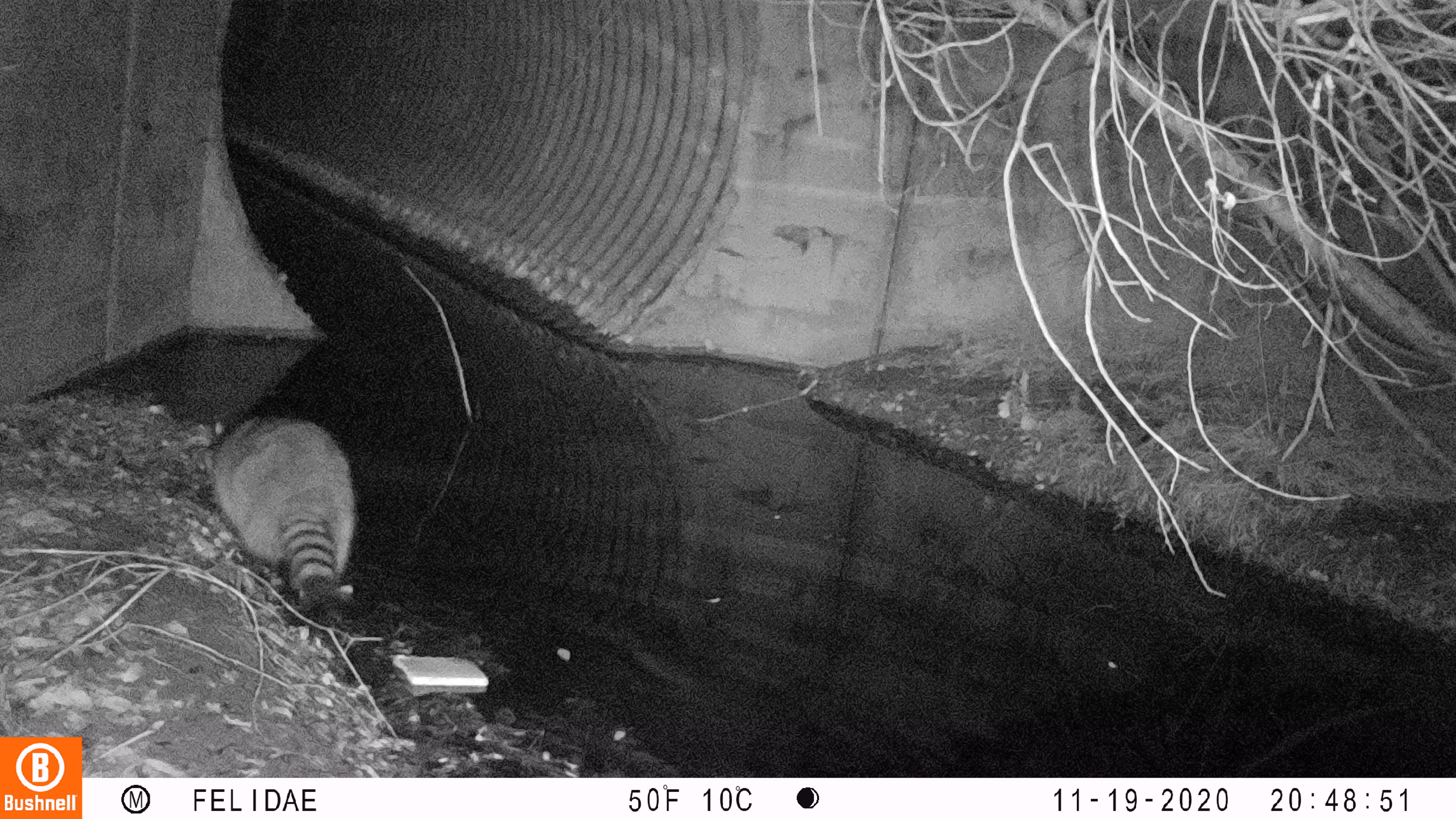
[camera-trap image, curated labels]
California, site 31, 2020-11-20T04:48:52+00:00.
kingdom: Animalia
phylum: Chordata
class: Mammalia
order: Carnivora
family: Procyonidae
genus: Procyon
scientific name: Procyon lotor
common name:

━━━━━━━━━━━━━━━━━━━━

## PROBLEM DETAILS
What is needed is an exact repetition of every entry, without the pictures.

## COMPLETED EXERCISE
[camera-trap image, curated labels]
California, site 31, 2020-11-20T04:48:52+00:00.
kingdom: Animalia
phylum: Chordata
class: Mammalia
order: Carnivora
family: Procyonidae
genus: Procyon
scientific name: Procyon lotor
common name:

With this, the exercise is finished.